The collaborators hope to install additional cameras at sites like the Golden Gate Bridge, Alcatraz Island or other ferries. The dream, researchers say, is to create a network that could track individual whales “the same way you can track a bus as you’re waiting at the bus station with its approach, the arrival of your Amazon delivery truck, your Waymo,” Douglas McCauley, an ecologist who leads UC Santa Barbara’s Benioff Ocean Science Laboratory, tells the Bay Area News Group. “If we could do it for Amazon delivery trucks, we ought to be able to do it for, arguably, a more important use case.”

Researchers suspect gray whales have been venturing into San Francisco Bay because they are hungry. They spend their summers in the nutrient-rich waters of the Arctic, where they eat small protein-packed crustaceans called amphipods. But as climate change heats up the Arctic, amphipods are declining—which means gray whales are struggling to find enough food to power their long migrations to their breeding grounds near Mexico.
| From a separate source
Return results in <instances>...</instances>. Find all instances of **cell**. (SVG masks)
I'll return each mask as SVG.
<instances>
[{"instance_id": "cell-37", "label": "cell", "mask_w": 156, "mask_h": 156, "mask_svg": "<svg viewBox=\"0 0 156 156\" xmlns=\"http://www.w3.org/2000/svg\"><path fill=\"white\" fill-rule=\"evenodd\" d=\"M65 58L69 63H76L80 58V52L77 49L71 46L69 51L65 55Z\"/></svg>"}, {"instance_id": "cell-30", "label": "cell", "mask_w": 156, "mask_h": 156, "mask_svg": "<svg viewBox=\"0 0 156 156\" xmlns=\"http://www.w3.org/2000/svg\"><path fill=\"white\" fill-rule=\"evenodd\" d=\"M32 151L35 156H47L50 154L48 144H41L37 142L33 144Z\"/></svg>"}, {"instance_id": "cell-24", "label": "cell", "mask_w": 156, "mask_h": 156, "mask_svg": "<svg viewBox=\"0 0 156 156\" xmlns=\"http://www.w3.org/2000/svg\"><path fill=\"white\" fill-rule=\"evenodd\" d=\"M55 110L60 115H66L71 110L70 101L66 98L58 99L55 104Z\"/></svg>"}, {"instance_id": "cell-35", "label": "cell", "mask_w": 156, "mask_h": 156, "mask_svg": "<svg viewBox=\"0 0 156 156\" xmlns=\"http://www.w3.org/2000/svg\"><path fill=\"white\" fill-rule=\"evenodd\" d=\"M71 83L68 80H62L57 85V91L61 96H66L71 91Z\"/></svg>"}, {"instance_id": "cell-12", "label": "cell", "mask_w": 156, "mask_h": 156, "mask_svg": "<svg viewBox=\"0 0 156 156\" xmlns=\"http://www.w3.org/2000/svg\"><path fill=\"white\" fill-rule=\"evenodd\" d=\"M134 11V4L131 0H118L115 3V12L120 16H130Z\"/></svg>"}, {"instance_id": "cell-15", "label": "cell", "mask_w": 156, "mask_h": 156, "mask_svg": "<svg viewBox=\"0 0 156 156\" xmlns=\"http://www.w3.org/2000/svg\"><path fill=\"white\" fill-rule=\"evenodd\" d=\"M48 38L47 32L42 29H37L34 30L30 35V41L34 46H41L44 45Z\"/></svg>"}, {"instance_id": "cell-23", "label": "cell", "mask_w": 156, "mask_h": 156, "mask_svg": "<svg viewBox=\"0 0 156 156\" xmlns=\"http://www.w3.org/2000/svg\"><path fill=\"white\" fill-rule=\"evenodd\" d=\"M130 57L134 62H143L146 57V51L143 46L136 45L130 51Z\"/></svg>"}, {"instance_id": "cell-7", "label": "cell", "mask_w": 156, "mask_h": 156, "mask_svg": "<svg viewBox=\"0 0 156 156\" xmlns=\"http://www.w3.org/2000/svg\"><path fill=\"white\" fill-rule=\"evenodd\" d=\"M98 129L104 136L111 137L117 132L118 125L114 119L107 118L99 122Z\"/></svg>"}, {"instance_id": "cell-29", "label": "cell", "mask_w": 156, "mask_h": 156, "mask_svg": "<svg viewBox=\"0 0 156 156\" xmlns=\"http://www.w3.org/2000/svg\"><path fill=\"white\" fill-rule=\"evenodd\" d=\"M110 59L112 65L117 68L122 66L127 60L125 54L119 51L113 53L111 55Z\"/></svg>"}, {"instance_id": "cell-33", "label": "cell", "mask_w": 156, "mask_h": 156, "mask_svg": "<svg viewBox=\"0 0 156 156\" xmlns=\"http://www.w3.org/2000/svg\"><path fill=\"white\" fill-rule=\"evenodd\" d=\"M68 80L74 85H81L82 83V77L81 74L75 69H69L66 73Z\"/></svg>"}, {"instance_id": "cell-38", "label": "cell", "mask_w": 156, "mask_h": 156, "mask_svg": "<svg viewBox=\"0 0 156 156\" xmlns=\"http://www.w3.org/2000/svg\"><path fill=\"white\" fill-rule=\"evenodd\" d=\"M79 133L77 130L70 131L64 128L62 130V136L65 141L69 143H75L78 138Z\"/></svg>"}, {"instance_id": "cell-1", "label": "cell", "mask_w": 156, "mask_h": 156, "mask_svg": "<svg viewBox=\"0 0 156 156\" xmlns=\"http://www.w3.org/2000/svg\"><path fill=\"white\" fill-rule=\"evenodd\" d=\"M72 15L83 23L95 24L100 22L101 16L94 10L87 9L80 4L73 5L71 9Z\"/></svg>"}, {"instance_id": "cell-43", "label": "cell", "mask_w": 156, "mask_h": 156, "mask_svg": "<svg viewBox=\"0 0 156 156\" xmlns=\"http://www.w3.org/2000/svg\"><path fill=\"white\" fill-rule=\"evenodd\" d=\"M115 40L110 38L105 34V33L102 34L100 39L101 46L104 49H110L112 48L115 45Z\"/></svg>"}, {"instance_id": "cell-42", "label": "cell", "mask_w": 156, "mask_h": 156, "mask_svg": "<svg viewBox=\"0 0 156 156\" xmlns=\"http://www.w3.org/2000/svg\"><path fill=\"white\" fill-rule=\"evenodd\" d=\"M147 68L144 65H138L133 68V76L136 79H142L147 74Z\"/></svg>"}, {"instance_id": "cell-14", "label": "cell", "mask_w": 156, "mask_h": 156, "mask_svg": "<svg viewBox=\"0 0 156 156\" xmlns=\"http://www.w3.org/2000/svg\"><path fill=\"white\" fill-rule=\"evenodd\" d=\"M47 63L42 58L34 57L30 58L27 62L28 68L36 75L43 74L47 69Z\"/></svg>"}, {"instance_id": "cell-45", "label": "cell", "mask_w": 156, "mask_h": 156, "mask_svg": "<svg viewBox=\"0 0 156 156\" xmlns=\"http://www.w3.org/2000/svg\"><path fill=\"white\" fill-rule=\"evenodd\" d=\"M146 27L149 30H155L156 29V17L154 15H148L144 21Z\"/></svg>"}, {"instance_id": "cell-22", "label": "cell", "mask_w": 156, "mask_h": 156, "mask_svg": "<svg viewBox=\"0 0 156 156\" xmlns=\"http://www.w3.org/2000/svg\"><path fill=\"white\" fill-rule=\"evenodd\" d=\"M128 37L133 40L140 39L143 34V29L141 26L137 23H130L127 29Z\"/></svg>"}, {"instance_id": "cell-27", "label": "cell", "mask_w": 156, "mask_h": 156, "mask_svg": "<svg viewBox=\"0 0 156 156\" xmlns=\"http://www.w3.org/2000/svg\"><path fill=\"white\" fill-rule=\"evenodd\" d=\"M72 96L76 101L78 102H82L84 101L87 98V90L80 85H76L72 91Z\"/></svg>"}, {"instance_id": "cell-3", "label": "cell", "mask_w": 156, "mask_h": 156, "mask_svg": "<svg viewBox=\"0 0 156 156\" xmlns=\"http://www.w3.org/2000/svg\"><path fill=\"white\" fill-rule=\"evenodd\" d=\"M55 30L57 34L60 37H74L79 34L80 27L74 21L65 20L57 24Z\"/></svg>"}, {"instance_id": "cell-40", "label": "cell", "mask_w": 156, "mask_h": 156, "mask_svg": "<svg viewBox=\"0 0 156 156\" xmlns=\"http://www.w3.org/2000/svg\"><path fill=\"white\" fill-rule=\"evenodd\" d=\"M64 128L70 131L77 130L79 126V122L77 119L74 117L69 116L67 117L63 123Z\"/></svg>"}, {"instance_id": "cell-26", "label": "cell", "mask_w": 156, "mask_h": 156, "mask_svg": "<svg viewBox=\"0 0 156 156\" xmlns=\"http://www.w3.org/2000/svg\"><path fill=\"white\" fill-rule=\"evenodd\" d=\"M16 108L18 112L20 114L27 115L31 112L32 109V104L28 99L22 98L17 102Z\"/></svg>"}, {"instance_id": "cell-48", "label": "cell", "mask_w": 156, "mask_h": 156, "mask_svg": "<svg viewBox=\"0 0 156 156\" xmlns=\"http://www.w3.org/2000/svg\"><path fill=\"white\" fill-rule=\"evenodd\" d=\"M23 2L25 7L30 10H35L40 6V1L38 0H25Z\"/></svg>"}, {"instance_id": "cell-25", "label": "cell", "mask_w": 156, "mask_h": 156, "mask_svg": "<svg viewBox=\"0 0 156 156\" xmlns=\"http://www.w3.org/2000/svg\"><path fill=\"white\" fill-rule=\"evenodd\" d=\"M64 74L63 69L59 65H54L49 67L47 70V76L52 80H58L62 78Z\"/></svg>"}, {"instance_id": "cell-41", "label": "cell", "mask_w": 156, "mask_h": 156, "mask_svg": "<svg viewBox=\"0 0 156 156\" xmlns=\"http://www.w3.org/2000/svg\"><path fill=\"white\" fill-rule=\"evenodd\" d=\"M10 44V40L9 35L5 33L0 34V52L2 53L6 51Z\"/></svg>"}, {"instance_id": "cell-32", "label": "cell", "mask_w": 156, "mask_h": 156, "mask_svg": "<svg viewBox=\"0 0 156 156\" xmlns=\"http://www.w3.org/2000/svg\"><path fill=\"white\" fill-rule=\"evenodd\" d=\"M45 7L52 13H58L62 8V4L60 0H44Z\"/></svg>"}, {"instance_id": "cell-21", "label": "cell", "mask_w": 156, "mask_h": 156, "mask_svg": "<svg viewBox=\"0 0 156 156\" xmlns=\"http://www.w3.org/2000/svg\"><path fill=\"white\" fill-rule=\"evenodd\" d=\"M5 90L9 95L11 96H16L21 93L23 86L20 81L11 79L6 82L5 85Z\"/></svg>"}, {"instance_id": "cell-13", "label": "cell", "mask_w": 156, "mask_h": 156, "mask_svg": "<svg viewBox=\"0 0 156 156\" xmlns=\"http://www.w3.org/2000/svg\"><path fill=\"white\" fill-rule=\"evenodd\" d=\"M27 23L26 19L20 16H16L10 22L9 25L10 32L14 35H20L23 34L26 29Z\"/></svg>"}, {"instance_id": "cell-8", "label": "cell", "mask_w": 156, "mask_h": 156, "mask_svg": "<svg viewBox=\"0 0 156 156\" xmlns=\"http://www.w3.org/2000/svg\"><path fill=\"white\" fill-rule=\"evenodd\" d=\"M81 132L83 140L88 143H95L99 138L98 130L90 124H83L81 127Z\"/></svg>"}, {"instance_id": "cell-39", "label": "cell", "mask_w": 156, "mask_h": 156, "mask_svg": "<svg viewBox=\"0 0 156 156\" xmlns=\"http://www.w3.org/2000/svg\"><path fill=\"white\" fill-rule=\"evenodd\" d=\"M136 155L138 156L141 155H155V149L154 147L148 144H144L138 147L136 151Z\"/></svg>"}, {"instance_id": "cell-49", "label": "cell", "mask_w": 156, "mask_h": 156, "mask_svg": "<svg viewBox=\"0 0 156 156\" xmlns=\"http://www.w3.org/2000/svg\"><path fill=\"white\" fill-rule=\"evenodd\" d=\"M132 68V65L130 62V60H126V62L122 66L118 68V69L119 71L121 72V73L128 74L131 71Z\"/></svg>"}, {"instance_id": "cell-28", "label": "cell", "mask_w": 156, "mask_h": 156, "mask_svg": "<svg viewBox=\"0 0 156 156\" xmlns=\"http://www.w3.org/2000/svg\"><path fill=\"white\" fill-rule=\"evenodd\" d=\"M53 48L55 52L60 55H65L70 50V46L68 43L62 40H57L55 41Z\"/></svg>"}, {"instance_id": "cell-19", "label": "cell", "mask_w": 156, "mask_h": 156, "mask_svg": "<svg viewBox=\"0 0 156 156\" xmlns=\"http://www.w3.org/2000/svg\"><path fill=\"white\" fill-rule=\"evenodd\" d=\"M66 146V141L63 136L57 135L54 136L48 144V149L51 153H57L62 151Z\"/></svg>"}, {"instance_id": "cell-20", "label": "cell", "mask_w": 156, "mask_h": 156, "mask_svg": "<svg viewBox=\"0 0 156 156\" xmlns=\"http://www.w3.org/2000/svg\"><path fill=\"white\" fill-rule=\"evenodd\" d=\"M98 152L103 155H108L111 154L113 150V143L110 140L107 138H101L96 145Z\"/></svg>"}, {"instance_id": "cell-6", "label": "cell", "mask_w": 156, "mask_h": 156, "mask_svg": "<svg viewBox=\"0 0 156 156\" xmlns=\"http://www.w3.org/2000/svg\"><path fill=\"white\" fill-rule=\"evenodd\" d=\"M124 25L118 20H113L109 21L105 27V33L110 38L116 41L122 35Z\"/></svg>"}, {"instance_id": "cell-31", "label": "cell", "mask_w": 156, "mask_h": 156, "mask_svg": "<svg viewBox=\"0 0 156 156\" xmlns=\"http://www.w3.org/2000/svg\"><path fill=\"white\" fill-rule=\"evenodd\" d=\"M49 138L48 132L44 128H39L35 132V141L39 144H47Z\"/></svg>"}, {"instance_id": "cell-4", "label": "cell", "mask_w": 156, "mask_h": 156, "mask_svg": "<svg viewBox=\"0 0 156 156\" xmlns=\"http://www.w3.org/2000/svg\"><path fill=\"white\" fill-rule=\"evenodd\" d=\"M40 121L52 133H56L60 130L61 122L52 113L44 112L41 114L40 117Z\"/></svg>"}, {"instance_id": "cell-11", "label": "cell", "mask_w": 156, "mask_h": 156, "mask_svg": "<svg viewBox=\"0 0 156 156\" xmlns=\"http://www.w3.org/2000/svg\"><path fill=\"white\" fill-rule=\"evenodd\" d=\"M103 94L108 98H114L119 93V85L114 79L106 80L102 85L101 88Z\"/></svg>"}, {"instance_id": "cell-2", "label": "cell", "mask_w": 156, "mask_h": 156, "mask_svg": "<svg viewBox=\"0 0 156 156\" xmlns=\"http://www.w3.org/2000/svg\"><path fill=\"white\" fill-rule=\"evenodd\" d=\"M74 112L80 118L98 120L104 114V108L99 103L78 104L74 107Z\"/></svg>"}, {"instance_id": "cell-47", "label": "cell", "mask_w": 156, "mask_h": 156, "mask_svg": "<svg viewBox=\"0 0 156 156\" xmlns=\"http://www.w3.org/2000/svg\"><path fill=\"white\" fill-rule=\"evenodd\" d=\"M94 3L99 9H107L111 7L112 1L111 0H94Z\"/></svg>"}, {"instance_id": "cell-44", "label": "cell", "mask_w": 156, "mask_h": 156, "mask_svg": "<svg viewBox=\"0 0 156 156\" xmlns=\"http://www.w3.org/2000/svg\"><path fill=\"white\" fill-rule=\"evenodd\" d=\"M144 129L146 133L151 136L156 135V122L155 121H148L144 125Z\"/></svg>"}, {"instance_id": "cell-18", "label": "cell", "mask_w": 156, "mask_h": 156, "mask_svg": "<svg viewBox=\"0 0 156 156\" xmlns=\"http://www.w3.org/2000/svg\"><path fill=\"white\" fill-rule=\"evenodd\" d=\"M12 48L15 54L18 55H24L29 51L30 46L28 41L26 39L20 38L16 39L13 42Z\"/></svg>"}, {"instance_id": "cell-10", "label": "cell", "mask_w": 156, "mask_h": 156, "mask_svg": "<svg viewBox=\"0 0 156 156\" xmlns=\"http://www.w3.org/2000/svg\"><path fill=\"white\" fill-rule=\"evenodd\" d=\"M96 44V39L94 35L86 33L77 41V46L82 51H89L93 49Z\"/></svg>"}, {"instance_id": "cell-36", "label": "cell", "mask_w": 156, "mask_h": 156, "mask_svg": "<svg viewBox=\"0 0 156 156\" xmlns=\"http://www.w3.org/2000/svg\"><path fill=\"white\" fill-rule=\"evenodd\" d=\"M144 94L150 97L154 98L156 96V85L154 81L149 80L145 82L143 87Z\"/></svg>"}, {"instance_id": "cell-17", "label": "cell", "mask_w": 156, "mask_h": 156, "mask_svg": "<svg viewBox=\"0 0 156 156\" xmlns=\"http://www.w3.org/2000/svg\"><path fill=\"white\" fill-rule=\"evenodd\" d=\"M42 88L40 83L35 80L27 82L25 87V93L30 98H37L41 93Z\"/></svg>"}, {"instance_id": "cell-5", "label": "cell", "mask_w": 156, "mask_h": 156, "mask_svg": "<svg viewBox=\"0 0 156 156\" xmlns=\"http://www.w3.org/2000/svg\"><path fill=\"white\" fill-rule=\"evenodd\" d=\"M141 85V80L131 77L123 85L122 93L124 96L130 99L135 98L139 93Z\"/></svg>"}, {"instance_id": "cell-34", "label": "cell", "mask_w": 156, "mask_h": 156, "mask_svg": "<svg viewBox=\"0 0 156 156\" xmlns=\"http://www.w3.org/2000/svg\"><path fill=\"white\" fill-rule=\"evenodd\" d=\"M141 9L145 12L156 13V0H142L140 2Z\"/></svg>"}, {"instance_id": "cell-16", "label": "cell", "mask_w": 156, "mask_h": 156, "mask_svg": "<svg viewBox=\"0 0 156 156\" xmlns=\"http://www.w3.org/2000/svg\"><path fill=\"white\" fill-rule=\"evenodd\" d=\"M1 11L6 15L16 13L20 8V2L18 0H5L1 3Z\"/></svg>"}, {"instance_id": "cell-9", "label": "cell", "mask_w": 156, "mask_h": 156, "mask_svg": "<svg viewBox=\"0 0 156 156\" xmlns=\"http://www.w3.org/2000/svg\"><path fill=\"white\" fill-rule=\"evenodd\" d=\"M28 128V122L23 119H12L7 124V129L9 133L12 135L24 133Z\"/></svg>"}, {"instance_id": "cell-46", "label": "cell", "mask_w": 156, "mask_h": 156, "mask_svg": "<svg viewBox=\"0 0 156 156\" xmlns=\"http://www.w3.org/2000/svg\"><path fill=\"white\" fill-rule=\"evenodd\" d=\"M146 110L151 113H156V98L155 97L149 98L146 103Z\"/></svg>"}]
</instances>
As they travel along the coast of California, the starving and malnourished whales are ducking into San Francisco Bay in search of a meal.

However, many of the gray whales that swim into the Bay wind up dead. A study published in April in the journal Frontiers in Marine Science found that 18 percent of the identifiable whales that entered the Bay from 2018 to 2025 did not survive. Around 40 percent of the whale carcasses the team found during that time showed that the animals suffered lethal injuries from collisions with vessels. And those were just the instances scientists could confirm—they suspect the true number of fatalities is even higher.

The Bay is “the worst place possible in terms of all the ship traffic,” Rachel Rhodes, a data scientist at UC Santa Barbara’s Benioff Ocean Science Laboratory, tells the AP.

Overall, the gray whales that migrate along the West Coast, known as the eastern North Pacific population, have declined to about 13,000 individuals in recent years, the lowest number since the 1970s. That’s a sharp decrease from the 27,000 individuals estimated in 2016, so efforts to reduce human-caused whale deaths have taken on added urgency.

“Every single whale that comes in the Bay, we gotta get back out,” McCauley tells National Geographic’s Annie Roth. “If ever there was a moment to even be doing incremental gains, it would be right now.”